Many ships already have teen-only discos and lounges, basketball courts and rock-climbing walls -- and who can honestly think the surf pool on the newest Royal Caribbean ship will be overrun by octogenarians? Some cruise lines have set up PlayStation 2 and Wii video game areas with large-screen monitors. Disney and Carnival offer teen-only excursions. Depending on which cruise line you choose, your teenagers will have a chance to produce a movie, play a teen version of TV reality shows, be a disc jockey or get a makeover.

Not all ships in each line have the same teen facilities, however, so it's best to check. And this is a perfect time to say: Buck the trend and use a travel agent. I did extensive research online before we booked our cruise and talked to friends who had cruised with their teenagers. It helped me narrow down which cruises looked like the best match for us. Still, our travel agent, Suzanne Gaertner, had far more expertise.
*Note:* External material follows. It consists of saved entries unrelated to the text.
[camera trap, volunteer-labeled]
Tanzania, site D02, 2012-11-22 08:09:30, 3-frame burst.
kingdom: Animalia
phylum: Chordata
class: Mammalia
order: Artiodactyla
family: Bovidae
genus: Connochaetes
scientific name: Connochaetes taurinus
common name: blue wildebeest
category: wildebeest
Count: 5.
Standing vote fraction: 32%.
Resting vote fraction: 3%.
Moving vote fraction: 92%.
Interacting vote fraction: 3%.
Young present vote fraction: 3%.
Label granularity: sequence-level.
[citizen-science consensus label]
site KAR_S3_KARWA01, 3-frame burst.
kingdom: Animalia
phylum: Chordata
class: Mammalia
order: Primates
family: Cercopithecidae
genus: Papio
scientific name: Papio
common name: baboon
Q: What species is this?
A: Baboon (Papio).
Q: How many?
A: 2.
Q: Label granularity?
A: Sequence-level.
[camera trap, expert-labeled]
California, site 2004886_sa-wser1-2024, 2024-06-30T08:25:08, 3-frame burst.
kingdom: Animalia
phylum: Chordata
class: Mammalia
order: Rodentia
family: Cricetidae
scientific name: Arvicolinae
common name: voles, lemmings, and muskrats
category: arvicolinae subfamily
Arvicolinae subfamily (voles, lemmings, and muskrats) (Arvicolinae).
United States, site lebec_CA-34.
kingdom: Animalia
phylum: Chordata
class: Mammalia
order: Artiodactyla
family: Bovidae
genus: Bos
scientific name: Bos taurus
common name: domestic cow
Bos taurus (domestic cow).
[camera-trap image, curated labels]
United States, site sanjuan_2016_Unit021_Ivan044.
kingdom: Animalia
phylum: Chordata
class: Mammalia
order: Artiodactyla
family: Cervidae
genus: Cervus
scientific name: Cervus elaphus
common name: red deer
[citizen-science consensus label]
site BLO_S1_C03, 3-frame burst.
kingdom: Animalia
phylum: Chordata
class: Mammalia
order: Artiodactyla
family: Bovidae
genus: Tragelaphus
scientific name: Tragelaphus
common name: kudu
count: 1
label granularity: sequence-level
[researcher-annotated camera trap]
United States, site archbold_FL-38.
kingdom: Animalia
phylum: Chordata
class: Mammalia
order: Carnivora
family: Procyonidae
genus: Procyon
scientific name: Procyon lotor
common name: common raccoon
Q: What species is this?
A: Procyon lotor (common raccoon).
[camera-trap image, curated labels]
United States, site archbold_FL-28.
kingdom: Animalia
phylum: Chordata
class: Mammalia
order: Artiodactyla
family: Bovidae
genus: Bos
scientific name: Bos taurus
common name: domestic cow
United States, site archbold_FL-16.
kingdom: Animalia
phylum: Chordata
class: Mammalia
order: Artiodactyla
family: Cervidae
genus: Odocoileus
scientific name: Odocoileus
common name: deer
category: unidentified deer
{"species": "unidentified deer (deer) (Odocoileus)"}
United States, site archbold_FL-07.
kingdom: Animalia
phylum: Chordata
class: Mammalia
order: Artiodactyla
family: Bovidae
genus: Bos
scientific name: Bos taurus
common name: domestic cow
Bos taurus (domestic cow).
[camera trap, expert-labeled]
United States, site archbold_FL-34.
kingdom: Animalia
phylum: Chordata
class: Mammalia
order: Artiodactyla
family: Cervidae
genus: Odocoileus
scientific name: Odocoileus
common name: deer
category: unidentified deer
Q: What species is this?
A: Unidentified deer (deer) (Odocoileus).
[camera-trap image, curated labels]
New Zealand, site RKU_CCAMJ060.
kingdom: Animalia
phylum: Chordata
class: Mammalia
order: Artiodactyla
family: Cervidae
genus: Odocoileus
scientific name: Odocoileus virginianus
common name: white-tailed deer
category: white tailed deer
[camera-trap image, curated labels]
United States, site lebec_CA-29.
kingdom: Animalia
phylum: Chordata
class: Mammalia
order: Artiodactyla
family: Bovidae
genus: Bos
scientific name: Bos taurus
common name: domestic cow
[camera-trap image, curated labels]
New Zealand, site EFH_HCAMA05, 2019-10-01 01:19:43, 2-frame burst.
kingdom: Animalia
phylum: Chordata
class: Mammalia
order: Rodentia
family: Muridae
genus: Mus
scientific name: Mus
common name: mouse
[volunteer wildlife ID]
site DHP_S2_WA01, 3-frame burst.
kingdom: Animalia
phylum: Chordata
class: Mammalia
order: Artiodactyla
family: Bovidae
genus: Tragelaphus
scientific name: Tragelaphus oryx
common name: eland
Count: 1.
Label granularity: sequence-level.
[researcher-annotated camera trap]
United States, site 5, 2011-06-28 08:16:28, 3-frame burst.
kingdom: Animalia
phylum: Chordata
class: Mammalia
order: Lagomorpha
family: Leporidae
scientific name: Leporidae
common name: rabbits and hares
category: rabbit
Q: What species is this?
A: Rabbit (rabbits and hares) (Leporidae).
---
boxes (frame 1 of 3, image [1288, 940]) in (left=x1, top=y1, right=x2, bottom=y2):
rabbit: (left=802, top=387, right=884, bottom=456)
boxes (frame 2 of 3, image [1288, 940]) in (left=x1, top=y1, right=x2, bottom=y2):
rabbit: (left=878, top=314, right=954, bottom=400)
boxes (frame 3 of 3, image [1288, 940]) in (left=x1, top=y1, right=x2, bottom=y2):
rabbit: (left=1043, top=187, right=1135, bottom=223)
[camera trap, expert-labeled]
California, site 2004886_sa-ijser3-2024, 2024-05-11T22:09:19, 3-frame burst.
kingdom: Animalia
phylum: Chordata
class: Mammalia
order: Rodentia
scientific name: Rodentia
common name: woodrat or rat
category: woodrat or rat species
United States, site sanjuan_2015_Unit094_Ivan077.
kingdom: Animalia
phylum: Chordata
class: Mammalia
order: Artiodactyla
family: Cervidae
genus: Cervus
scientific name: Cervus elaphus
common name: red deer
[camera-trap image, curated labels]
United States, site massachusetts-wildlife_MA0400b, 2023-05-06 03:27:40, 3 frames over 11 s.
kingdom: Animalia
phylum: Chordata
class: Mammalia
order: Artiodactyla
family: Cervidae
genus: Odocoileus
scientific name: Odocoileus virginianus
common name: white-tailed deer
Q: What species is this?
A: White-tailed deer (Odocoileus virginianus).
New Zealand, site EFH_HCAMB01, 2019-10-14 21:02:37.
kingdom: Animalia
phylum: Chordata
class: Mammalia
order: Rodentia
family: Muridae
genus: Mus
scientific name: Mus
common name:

Travel agents who deal with the cruise lines know the ins and outs of cruising and of the ships themselves. And there are lots of ins and outs. Gaertner matched us with a cruise that fit our expectations and our budget, saved us from getting stuck on a noisy deck and successfully negotiated a last-minute glitch in our favor because of her long-standing relationship with the cruise line.

As a result, our experience on Royal Caribbean's Jewel of the Seas, sailing from Fort Lauderdale, Fla., to the Caribbean, was superb from beginning to end.

Check-in was efficient and friendly: "Your stateroom is ready and lunch is being served," the agent said. "Welcome aboard." The ship's glass elevators scooped us up over the harbor and onto our deck. We found our cabin, a spacious stateroom with a large balcony.

Some lines offer family-friendly staterooms, and here is another area where a good travel agent can help you choose. Some of these options are as simple as staterooms with connecting doors, giving teenagers a sense of independence (and their parents some privacy), while still maintaining parental supervision. Others are luxury suites.